Unfortunately they took a classic commercial path, maybe fueled by many "users desires" described by users who have not much an idea about how they can use such devices and the result is well... Not exiting especially for the price. I have no issue paying something I own, I do not pay for something I can only use.
No, in plain filesystem access, mounting it like any other file system on a mass storage, putting there my pdfs, pulling them back etc. I do look for a simple pdf/ebook reader with e-ink display large enough to fit A4 without zooming back, with essentially the same features of Evince/pdf-tools and so on. NOTHING more, nor less, nor with extra layer of complexity for commercial purposes.
Nothing* does mass storage these days, because you a) don't want to run your filesystem as FAT32, b) have two devices mounting one disk at the same time.
But anyway, you don't have to hack anything, they literally give you all the access you could ask for. Run samba on it if you want.
* I'm sure there are exceptions, but they're not common in my experience.
I have no issues mounting Linux fs, since my OS...
> have two devices mounting one disk at the same time
There is exactly NO reasons to allow mounting when the device OS is shut down and there is non reasons to not allowing mounting a data only volume who can be balanced read-only on one or another side.
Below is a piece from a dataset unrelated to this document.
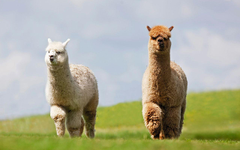 Wallpapers Lama 2 Meadow Animals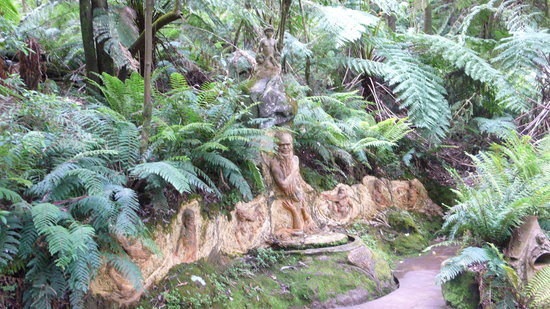 Mount Dandenong, Avustralya: mother earth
It's simply an arbitrary choice.
Anyway, as far I know their OS, a custom GNU/Linux distro is open in the sense of the license but I even need to host their own "fake cloud" just if I want a no-someone-else service needed setup and the unofficial repo is not much more exiting https://toltec-dev.org/stable/
Being open to me does not means "hey you have the code" like AOSP, is being damn open EASILY, the device is mine, I handle it as I handle a desktop computer.
Unfortunately they took a classic commercial path, maybe fueled by many "users desires" described by users who have not much an idea about how they can use such devices and the result is well... Not exiting especially for the price. I have no issue paying something I own, I do not pay for something I can only use.